OYAK’ın, Türkiye ekonomisinin en dinamik kurumsal güçlerinden biri olduğunu vurgulayan Arıburnu, "Elbette böylesine büyük vizyon ve projelere OYAK gibi güçlü kuruluşların öncülük etmesi gerekiyor. Biz Tanger Med benzeri bir liman inşa etmeyi arzuluyoruz. Çünkü, şu anda Türkiye’nin en büyük ve en kıymetli limanlarından Port Yarımca’yı Japon ortaklarımızla biz işletiyoruz. Bu konuda benzersiz bir deneyime sahibiz. OYAK’ın yön verdiği dönüşüm, ülkemizi bu hedefe taşıyacak en güçlü kurumsal iradedir. Bu ve benzeri liman projelerini değerlendirmek istiyoruz. Dünyada önümüze çıkacak fırsatlar için de radarımız açık" ifadelerini kullandı.

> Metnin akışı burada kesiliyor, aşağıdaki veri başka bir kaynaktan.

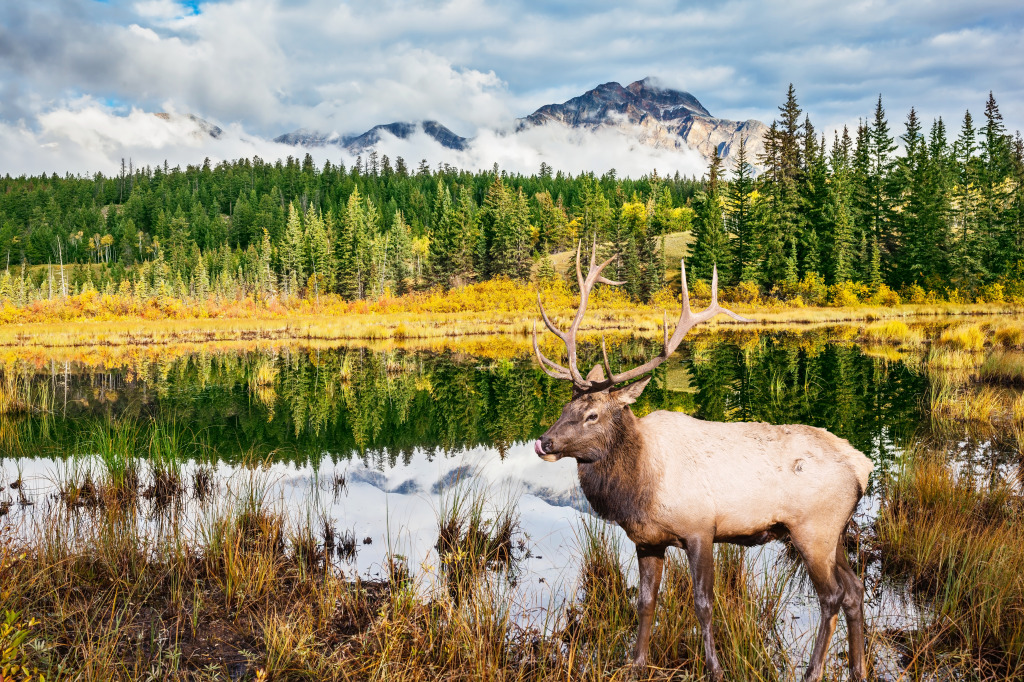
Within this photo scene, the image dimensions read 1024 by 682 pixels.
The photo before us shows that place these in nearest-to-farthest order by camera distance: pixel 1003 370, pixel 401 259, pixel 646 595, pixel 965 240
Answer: pixel 646 595 → pixel 1003 370 → pixel 965 240 → pixel 401 259

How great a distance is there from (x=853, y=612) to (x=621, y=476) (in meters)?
1.56

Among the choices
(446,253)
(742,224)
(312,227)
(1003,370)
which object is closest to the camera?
(1003,370)

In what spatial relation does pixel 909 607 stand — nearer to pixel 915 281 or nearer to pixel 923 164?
pixel 915 281

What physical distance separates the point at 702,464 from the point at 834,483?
0.72 metres

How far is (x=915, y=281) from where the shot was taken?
154 ft

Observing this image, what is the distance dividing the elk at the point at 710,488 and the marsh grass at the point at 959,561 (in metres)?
0.66

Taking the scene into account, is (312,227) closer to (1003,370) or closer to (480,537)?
(1003,370)

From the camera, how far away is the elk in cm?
332

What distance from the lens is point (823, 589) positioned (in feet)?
11.2

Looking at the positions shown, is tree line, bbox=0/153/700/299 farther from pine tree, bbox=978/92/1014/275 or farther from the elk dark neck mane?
the elk dark neck mane

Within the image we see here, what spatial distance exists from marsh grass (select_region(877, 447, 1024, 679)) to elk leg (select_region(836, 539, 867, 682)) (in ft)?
0.95

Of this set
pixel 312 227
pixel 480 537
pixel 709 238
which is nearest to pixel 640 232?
pixel 709 238

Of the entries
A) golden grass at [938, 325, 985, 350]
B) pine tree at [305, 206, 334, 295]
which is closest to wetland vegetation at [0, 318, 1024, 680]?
golden grass at [938, 325, 985, 350]

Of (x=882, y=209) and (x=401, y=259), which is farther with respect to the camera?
(x=401, y=259)
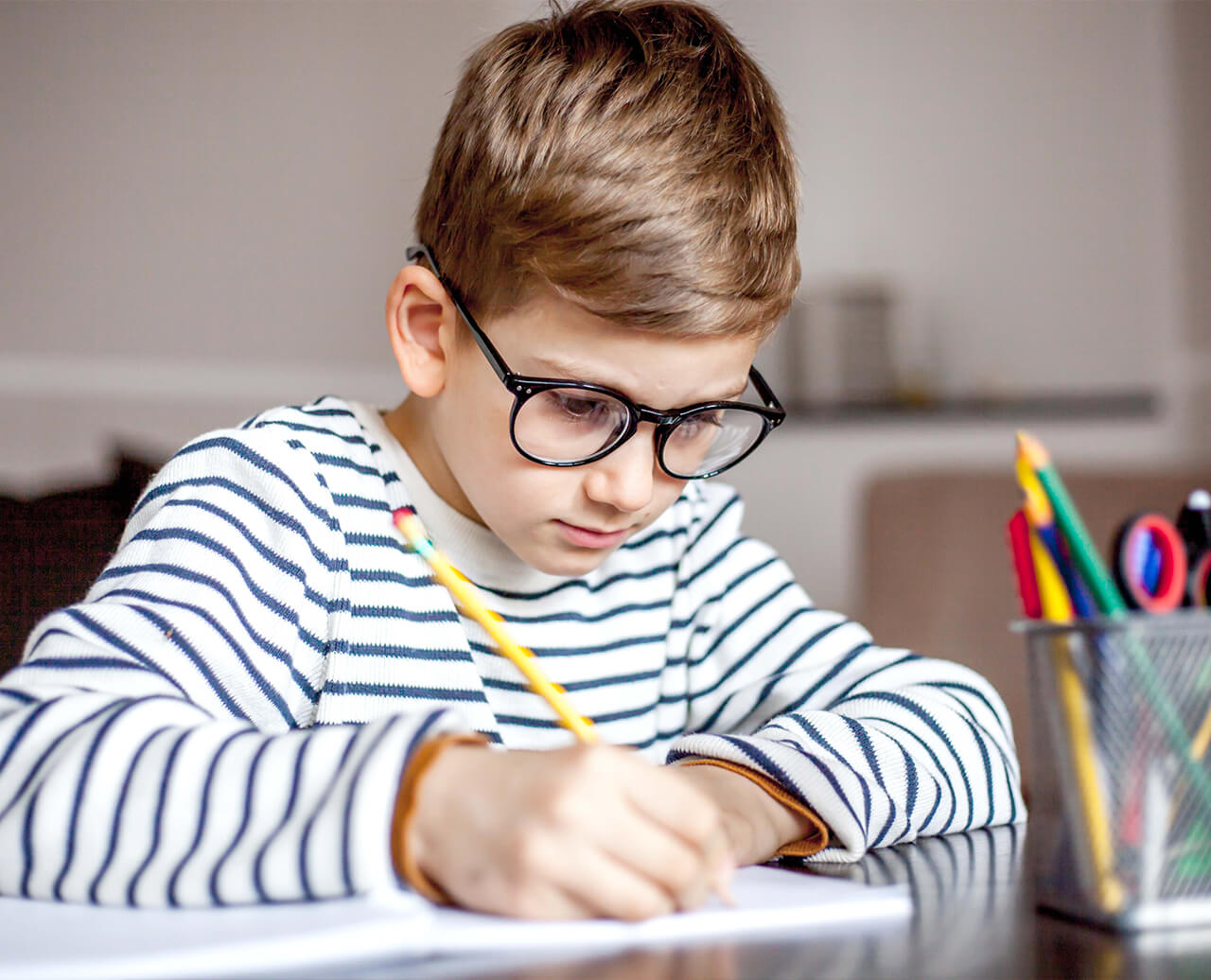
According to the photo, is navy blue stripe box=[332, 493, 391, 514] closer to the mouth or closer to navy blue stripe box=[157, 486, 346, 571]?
navy blue stripe box=[157, 486, 346, 571]

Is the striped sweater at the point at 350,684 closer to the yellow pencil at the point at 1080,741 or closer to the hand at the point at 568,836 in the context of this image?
the hand at the point at 568,836

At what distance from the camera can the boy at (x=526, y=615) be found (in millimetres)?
500

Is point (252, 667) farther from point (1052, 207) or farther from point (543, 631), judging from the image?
point (1052, 207)

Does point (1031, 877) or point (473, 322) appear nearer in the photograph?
point (1031, 877)

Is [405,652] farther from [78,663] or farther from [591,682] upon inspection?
[78,663]

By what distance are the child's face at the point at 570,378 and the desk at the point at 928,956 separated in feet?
1.27

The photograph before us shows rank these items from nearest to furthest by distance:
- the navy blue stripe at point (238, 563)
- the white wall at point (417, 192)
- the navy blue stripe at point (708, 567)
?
the navy blue stripe at point (238, 563)
the navy blue stripe at point (708, 567)
the white wall at point (417, 192)

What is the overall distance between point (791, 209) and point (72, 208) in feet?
6.99

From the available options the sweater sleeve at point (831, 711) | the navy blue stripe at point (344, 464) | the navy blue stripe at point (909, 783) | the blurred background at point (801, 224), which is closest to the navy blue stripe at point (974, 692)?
the sweater sleeve at point (831, 711)

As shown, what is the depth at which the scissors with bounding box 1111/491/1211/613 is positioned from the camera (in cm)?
47

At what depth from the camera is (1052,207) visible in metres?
2.90

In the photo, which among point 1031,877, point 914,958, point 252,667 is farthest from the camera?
point 252,667

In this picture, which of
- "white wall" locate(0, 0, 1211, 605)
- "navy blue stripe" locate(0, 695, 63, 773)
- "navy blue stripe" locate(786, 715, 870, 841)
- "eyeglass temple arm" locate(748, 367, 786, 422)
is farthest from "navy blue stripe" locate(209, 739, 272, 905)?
"white wall" locate(0, 0, 1211, 605)

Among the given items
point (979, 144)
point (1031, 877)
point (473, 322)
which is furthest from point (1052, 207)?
point (1031, 877)
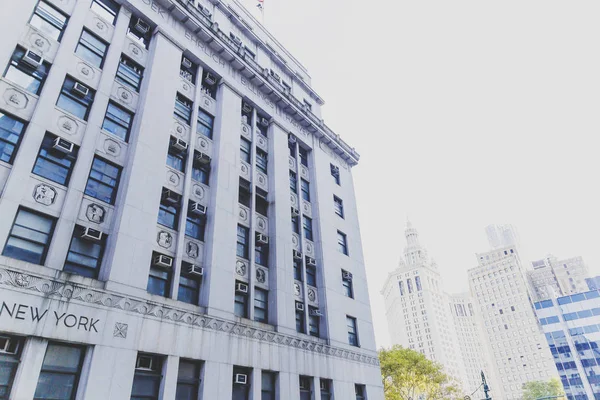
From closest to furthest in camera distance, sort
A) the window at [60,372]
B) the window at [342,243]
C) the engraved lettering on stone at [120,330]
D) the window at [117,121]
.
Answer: the window at [60,372], the engraved lettering on stone at [120,330], the window at [117,121], the window at [342,243]

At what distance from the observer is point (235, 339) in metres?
17.3

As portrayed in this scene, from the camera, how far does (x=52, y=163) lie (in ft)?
47.1

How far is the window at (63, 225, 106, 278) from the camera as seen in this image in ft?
44.9

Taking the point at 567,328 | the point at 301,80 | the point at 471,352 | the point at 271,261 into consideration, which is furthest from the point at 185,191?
the point at 471,352

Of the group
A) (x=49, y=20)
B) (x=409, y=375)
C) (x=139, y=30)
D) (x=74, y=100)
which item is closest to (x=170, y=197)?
(x=74, y=100)

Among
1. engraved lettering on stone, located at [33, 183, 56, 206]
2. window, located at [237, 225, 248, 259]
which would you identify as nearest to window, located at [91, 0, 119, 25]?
engraved lettering on stone, located at [33, 183, 56, 206]

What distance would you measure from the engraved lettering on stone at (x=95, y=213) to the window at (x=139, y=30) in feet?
34.0

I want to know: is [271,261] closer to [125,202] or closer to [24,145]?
[125,202]

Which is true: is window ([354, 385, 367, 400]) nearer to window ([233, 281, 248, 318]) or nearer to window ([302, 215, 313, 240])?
window ([233, 281, 248, 318])

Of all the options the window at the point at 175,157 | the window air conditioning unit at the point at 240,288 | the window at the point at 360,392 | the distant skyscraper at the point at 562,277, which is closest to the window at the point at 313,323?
the window at the point at 360,392

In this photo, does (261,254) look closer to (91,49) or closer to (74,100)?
(74,100)

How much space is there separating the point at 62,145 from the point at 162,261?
5871 mm

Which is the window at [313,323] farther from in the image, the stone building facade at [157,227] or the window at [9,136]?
the window at [9,136]

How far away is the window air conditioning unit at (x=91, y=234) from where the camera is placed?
1387 cm
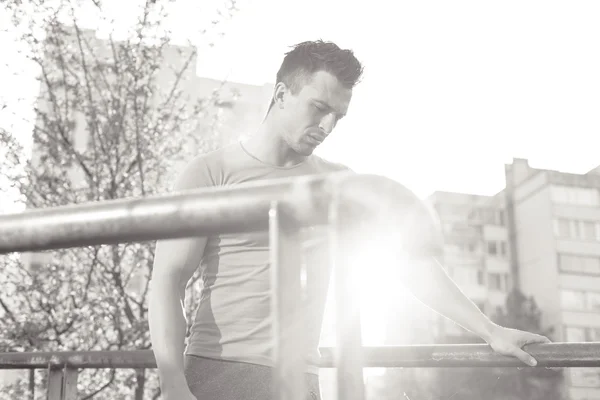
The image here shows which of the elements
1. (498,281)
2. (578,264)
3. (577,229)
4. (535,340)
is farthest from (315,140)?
(498,281)

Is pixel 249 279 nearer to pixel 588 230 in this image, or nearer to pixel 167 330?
pixel 167 330

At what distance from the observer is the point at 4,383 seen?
7547 mm

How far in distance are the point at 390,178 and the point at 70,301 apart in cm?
726

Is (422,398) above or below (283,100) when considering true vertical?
below

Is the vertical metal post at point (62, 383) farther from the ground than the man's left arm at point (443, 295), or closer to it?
closer to it

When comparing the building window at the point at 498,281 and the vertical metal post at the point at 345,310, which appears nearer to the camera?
the vertical metal post at the point at 345,310

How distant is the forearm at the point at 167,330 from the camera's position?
1633mm

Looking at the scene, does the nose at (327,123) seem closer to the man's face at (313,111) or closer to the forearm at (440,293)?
the man's face at (313,111)

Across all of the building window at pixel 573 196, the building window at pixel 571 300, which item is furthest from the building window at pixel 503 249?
the building window at pixel 571 300

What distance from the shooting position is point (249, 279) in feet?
6.68

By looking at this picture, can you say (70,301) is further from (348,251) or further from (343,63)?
(348,251)

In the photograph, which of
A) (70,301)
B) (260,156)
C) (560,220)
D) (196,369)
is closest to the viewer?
(196,369)

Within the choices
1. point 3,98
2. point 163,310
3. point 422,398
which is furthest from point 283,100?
point 3,98

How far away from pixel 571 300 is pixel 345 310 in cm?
6017
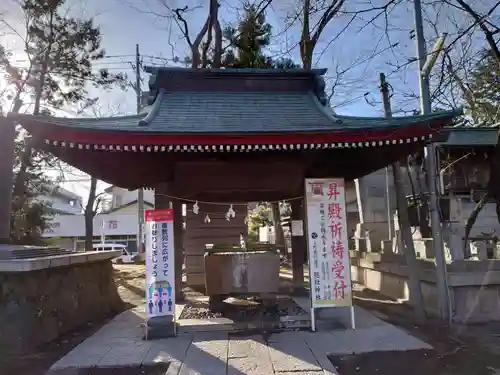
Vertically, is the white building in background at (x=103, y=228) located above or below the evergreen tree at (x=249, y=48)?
below

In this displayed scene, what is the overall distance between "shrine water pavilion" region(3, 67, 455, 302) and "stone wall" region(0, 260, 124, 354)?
2.06m

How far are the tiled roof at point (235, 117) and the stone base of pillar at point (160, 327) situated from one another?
3.19m

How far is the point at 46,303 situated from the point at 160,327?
2019mm

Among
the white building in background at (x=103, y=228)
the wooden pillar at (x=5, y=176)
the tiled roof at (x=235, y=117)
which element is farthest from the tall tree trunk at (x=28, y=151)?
the white building in background at (x=103, y=228)

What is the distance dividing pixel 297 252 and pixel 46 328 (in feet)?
21.2

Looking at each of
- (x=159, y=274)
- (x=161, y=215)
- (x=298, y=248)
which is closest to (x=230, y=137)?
(x=161, y=215)

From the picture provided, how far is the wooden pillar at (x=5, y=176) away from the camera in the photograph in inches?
303

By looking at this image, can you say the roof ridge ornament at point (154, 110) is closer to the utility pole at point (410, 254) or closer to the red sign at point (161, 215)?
the red sign at point (161, 215)

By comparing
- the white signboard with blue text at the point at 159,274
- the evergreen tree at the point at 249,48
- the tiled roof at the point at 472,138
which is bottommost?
the white signboard with blue text at the point at 159,274

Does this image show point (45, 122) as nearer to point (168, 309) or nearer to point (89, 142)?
point (89, 142)

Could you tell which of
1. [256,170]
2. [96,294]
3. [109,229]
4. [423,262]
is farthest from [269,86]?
[109,229]

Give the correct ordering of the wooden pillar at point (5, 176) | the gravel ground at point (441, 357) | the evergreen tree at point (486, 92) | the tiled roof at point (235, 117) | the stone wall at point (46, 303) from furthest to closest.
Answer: the evergreen tree at point (486, 92) → the wooden pillar at point (5, 176) → the tiled roof at point (235, 117) → the stone wall at point (46, 303) → the gravel ground at point (441, 357)

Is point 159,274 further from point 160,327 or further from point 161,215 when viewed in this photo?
point 161,215

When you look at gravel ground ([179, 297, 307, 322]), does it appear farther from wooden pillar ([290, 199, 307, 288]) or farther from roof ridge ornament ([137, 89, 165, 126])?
roof ridge ornament ([137, 89, 165, 126])
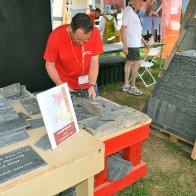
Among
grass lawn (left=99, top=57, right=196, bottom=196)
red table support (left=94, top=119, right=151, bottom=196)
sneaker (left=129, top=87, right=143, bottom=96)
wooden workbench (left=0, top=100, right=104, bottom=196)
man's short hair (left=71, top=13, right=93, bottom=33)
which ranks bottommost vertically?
grass lawn (left=99, top=57, right=196, bottom=196)

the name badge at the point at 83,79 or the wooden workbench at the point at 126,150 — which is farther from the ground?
the name badge at the point at 83,79

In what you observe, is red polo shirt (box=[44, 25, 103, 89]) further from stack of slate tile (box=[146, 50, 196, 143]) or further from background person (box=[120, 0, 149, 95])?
background person (box=[120, 0, 149, 95])

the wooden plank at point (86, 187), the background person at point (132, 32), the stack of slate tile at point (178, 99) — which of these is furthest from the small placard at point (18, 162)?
the background person at point (132, 32)

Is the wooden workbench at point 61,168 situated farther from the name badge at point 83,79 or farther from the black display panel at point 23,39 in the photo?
the black display panel at point 23,39

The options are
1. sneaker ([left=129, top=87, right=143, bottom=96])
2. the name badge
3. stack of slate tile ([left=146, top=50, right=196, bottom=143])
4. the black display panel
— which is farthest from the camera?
sneaker ([left=129, top=87, right=143, bottom=96])

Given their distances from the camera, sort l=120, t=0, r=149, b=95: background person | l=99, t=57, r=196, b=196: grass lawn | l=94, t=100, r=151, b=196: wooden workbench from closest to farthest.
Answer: l=94, t=100, r=151, b=196: wooden workbench, l=99, t=57, r=196, b=196: grass lawn, l=120, t=0, r=149, b=95: background person

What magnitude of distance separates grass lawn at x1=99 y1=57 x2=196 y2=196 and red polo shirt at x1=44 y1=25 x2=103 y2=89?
1101 mm

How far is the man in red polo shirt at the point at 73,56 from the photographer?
93.3 inches

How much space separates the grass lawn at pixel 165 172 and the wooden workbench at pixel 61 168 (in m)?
1.03

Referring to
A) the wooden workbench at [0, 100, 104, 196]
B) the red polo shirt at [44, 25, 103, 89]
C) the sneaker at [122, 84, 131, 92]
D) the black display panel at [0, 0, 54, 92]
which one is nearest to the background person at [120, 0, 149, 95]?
the sneaker at [122, 84, 131, 92]

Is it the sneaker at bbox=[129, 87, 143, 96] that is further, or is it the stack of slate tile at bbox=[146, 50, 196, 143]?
the sneaker at bbox=[129, 87, 143, 96]

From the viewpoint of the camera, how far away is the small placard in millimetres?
1303

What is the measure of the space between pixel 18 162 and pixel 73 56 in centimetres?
131

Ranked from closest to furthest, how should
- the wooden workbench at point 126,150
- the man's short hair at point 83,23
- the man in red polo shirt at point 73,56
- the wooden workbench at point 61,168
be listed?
the wooden workbench at point 61,168 → the wooden workbench at point 126,150 → the man's short hair at point 83,23 → the man in red polo shirt at point 73,56
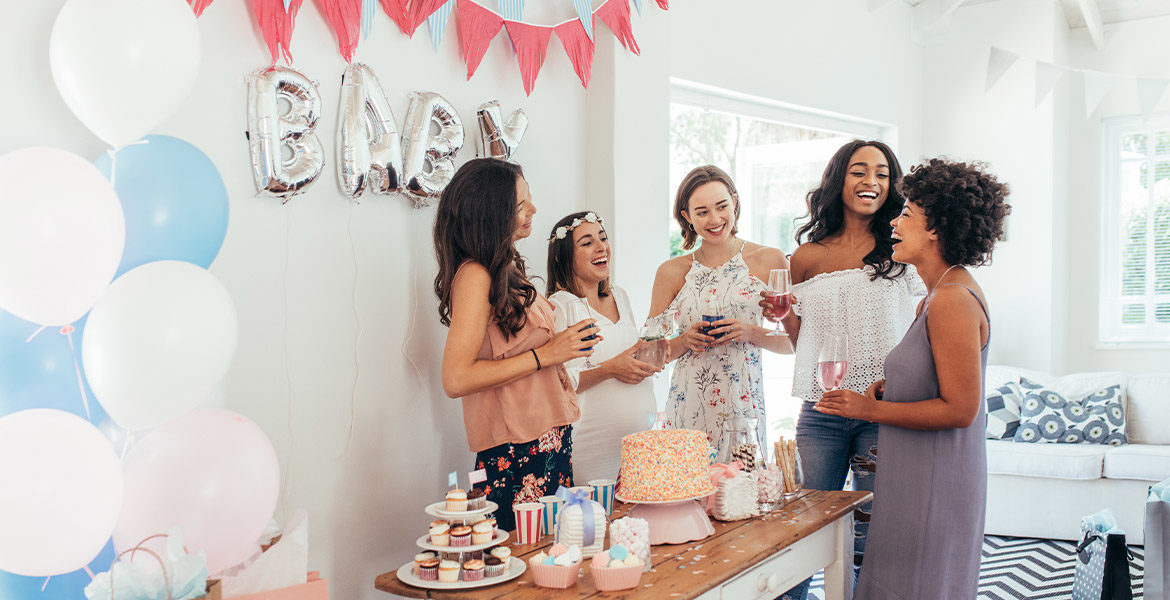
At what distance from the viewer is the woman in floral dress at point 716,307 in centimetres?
282

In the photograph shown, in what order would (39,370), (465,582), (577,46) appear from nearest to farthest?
(39,370)
(465,582)
(577,46)

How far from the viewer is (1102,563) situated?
124 inches

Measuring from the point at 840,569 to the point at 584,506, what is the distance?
84 cm

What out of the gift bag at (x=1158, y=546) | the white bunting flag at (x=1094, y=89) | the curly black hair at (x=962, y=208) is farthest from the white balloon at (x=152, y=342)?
the white bunting flag at (x=1094, y=89)

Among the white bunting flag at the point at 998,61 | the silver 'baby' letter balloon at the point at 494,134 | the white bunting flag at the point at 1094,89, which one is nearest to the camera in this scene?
the silver 'baby' letter balloon at the point at 494,134

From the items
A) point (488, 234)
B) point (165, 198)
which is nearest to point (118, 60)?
point (165, 198)

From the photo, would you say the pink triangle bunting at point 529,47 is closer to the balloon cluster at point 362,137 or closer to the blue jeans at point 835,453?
the balloon cluster at point 362,137

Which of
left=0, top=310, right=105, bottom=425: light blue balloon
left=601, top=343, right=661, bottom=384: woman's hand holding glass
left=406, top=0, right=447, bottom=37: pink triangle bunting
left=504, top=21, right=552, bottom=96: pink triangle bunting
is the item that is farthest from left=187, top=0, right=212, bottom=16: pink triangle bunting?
left=601, top=343, right=661, bottom=384: woman's hand holding glass

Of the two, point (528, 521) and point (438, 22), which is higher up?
point (438, 22)

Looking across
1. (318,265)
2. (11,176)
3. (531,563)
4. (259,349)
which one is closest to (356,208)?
(318,265)

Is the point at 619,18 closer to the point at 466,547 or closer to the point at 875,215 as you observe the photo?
the point at 875,215

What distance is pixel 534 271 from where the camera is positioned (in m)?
3.08

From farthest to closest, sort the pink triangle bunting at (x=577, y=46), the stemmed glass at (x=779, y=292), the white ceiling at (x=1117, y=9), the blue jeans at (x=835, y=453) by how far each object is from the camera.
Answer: the white ceiling at (x=1117, y=9)
the pink triangle bunting at (x=577, y=46)
the blue jeans at (x=835, y=453)
the stemmed glass at (x=779, y=292)

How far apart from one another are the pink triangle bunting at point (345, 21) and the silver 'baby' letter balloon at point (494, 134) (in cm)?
50
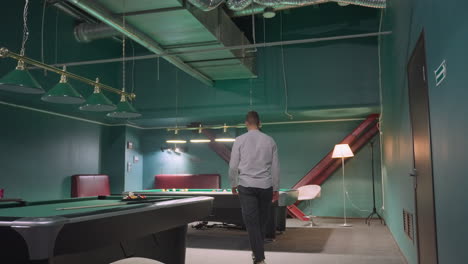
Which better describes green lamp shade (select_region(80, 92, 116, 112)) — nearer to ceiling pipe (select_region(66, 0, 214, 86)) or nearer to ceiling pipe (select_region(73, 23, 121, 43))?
ceiling pipe (select_region(66, 0, 214, 86))

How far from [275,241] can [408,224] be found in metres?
2.30

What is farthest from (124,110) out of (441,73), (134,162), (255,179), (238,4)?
(134,162)

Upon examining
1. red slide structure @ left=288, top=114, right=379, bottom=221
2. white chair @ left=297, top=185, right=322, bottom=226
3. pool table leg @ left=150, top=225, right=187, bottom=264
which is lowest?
pool table leg @ left=150, top=225, right=187, bottom=264

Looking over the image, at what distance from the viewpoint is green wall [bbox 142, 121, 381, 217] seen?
31.0ft

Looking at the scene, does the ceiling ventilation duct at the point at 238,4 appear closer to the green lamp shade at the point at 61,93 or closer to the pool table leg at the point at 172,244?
the green lamp shade at the point at 61,93

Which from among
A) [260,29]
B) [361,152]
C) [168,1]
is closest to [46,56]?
[168,1]

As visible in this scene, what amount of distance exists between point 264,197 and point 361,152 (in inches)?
233

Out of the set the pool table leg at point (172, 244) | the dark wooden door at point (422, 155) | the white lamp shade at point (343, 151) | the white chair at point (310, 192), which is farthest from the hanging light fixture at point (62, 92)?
the white lamp shade at point (343, 151)

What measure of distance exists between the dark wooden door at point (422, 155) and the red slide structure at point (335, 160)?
5561 mm

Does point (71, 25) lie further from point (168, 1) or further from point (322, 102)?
point (322, 102)

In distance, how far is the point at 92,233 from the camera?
2.32 meters

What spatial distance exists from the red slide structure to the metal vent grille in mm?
4382

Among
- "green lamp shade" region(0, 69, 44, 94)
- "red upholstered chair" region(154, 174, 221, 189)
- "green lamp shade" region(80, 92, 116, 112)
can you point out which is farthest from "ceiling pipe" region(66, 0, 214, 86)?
"red upholstered chair" region(154, 174, 221, 189)

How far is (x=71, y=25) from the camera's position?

"Lojistik tercih değil, yaşamsal gereklilik"


Lojistik sektörünün ülkeler için önemine işaret eden Arıburnu, üretim ve ticaret süreçlerinde ulusal rekabet gücünün belirleyicisinin artık lojistik ve potansiyel olduğuna dikkat çekerek, "Bugün rekabeti belirleyen maliyet değil; hız, entegrasyon ve tedarik zinciri güvenliğidir. Bu nedenle Türkiye’nin entegre limanlara, güçlü denizciliğe, demiryolu entegrasyonuna yatırım yapması stratejik bir zorunluluktur. Bu yüzden lojistik artık bir tercih değil, ülke ekonomisinin yaşamsal bir gerekliliğidir" dedi.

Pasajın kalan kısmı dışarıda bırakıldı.